That is right, Adolf Hitler, the genocidal mastermind of the Shoah, was recommended to the Nobel committee in 1939, just three short months before he led Germany to invade Poland and start World War II. The recommendation came from Erik Gottfrid Christian Brandt, a social democratic member of the Swedish parliament. (Members of national assemblies are among the many people who can nominate candidates for the Peace Prize.)

At the time, the suggestion generated protests and outrage, with Brandt accused of being a fascist and reportedly banned from lecturing at several associations.

In his letter to the committee, Brandt calls the führer “a God-given fighter for peace” and “the Prince of Peace on earth.” He calls Mein Kampf “the best and most popular piece of literature in the world,” and expresses confidence that the dictator could “pacify Europe, and possibly the whole world.”

If it sounds like he had to be kidding—that’s because he was.

Brandt was an anti-fascist, and had meant the letter to be ironic. As he reportedly said in an interview with the Swedish newspaper Svenska Morgonposten, he had meant it as a commentary on the nomination of Neville Chamberlain, then prime minister of Great Britain, which he thought was undeserved, and also sought to provoke Hitler and the Nazis. Later in 1939, after the war had broken out, he wrote that he had meant the letter’s sarcasm to “nail [Hitler] to the wall of shame as enemy number one of peace in the world.”

Though there’s no indication Hitler came anywhere close to winning the Nobel, he would have had to break his own order to accept it. Angered by the prestigious prize being awarded to his outspoken critic Carl von Ossietzky in 1935, he had banned all Germans from accepting the award.

Here’s the text of Brandt’s letter, obtained by the site nobeliana.com from the Nobel Institute Archive:

To the Norwegian Nobel Committee

I hereby humbly suggest that the Peace Prize for 1939 is awarded the German Chancellor and Führer Adolf Hitler, a man, who in the opinion of millions of people, is a man who more than anyone in the world has deserved this highly respected reward.

Authentic documents reveal that in September 1938 world peace was in great danger; it was only a matter of hours before a new European war could break out. The man who during this dangerous time saved our part of the world from this terrible catastrophe was without no doubt the great leader of the German people. In the critical moment he voluntarily did not let weapons speak although he had the power to start a world war.

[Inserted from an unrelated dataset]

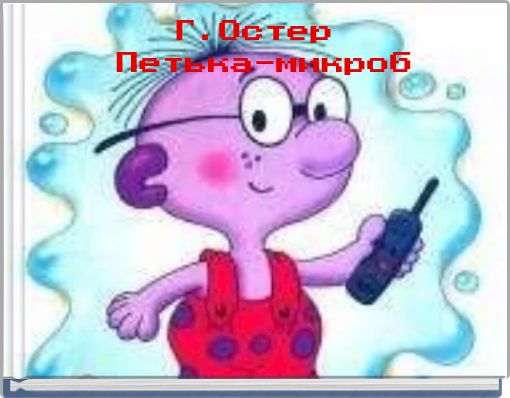 Г.Остер Петька-микроб
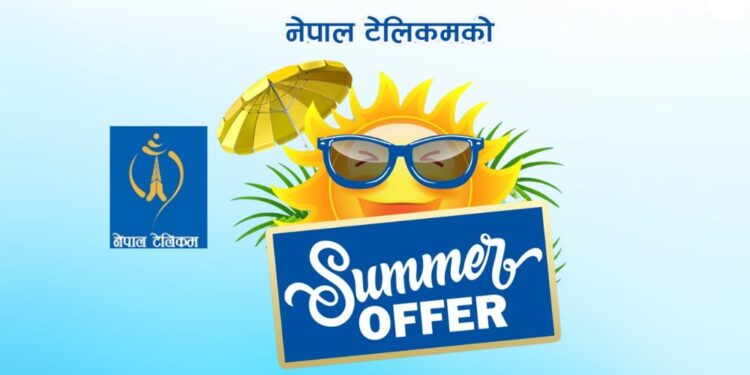 Ntc Summer Offer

By his glowing love for peace, earlier documented in his famous book Mein Kampf – next to the Bible perhaps the best and most popular piece of literature in the world – together with his peaceful achievement – the annexation of Austria – Adolf Hitler has avoided the use of force by freeing his countrymen in Sudetenland and making his fatherland big and powerful. Probably Hitler will, if unmolested and left in peace by war mongers, pacify Europe and possibly the whole world.

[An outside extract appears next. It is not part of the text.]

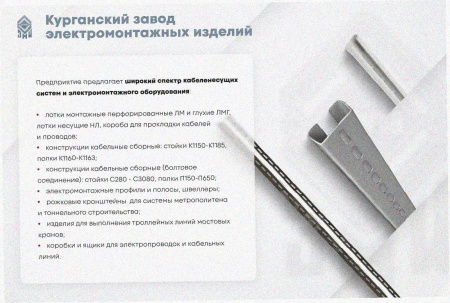 Лоток перфорированный ЛМ 150х65х2000 УТ1,5, горячее цинкование, S1,0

Sadly there still are a great number of people who fail to see the greatness in Adolf Hitler’s struggle for peace. Based on this fact I would not have found the time right to nominate Hitler as a candidate to the Nobel Peace Prize had it not been for a number of Swedish parliamentarians who have nominated another candidate, namely the British Prime Minister Neville Chamberlain. This nomination seems to be poorly thought. Although it is true that Chamberlain through his generous understanding of Hitler’s struggle for pacification has contributed to the saving of world peace, the last decision was Hitler´s and not Chamberlains! Hitler and no one else is first and foremost to be thanked for the peace which still prevails in the greater part of Europe; and this man is also the hope for peace in the future. As Chamberlain obviously can claim his share of the peace making, he could possibly have a smaller part of the Peace Prize. But the most correct thing to do is not to put another name beside the name of Adolf Hitler and thereby throwing a shadow on him. Adolf Hitler is by all means the authentic God-given fighter for peace, and millions of people all over the world put their hopes in him as the Prince of Peace on earth.